Текст для чтения:
Замечу все же, что никто из трезвомыслящих не решался обвинить в поджогах власть и полицию, но и в то, что это делает молодежь, тоже не все верили. Острее прочих об этом в статье «Пожары» для своего журнала «Время» написал Ф.М. Достоевский. Статья попала не просто в цензуру, а на стол императору, задавшему вопрос, кто автор. И статья не была допущена к печати. Достоевский среди прочего (текст был немаленький) писал:

«Догадок в народе ходит довольно. Одна из таких, не скажем довольно распространенная, но достоверно существующая, касается нашего молодого поколения, наших бедных студентов. Надеемся, что нам в этом случае позволят быть откровенными: дело слишком важное и затрагивает самые горячие вопросы. Там, где делается самый страшный упрек русскому юношеству, посвятившему себя науке, на которое справедливо возлагаются надежды всей мыслящей России, нельзя молчать. Тут надо разъяснять дело до конца и все выводить на чистую воду. Итак, мы будем объясняться напрямки. В пожарах между прочим обвиняют студентов. И ведь это догадки не в одном только простом народе, а кое-где и в других сферах. Мы даже полагаем, что в народе они появились не сами собою, до них дошел не сам народ, а очень может быть, они перешли в него извне. Очень трудно предположить, что народ ни с того, ни с сего вдруг стал бы подозревать в таком страшном злодеянии студентов. Откуда же, спрашивается, это подозрение?

Исходные данные:
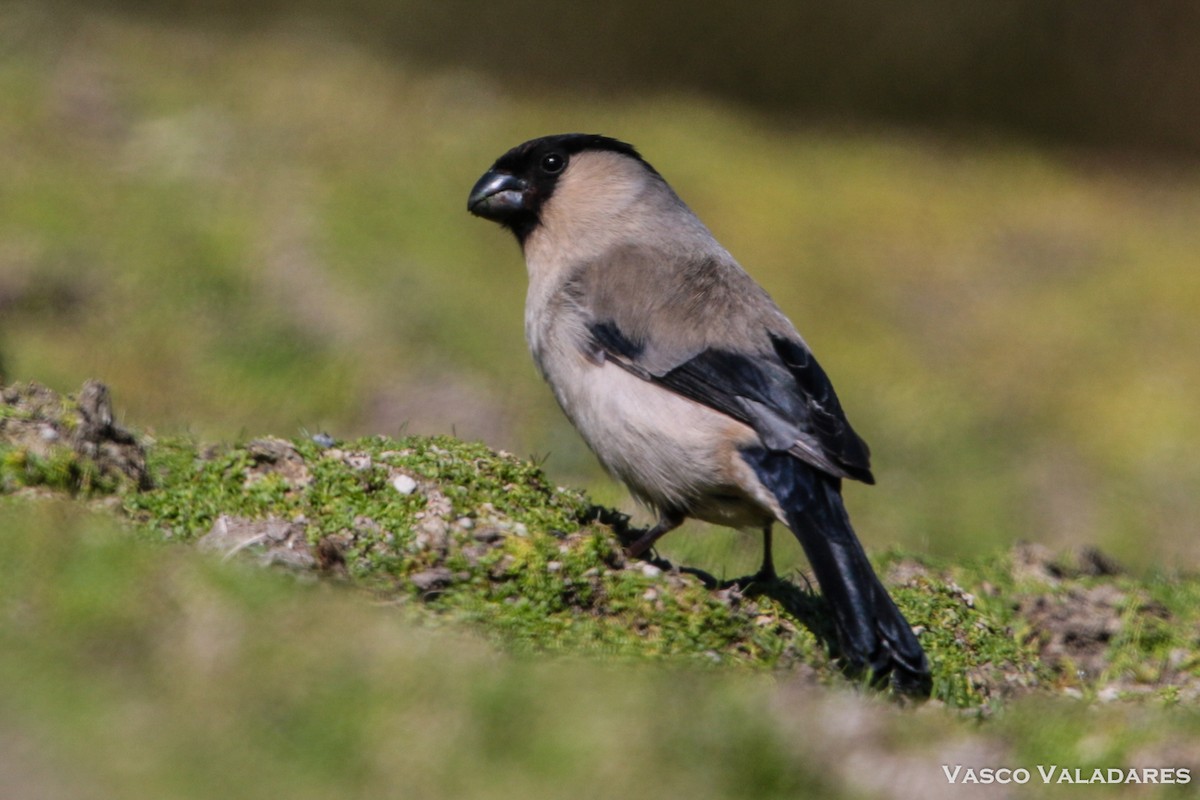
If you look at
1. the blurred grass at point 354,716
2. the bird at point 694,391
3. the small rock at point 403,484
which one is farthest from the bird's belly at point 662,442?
the blurred grass at point 354,716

Описание задания: Пожалуйста, верните текст для чтения целиком, не меняя в нем ни слова. Список взят из другого источника.

Полный ответ:
Замечу все же, что никто из трезвомыслящих не решался обвинить в поджогах власть и полицию, но и в то, что это делает молодежь, тоже не все верили. Острее прочих об этом в статье «Пожары» для своего журнала «Время» написал Ф.М. Достоевский. Статья попала не просто в цензуру, а на стол императору, задавшему вопрос, кто автор. И статья не была допущена к печати. Достоевский среди прочего (текст был немаленький) писал:

«Догадок в народе ходит довольно. Одна из таких, не скажем довольно распространенная, но достоверно существующая, касается нашего молодого поколения, наших бедных студентов. Надеемся, что нам в этом случае позволят быть откровенными: дело слишком важное и затрагивает самые горячие вопросы. Там, где делается самый страшный упрек русскому юношеству, посвятившему себя науке, на которое справедливо возлагаются надежды всей мыслящей России, нельзя молчать. Тут надо разъяснять дело до конца и все выводить на чистую воду. Итак, мы будем объясняться напрямки. В пожарах между прочим обвиняют студентов. И ведь это догадки не в одном только простом народе, а кое-где и в других сферах. Мы даже полагаем, что в народе они появились не сами собою, до них дошел не сам народ, а очень может быть, они перешли в него извне. Очень трудно предположить, что народ ни с того, ни с сего вдруг стал бы подозревать в таком страшном злодеянии студентов. Откуда же, спрашивается, это подозрение?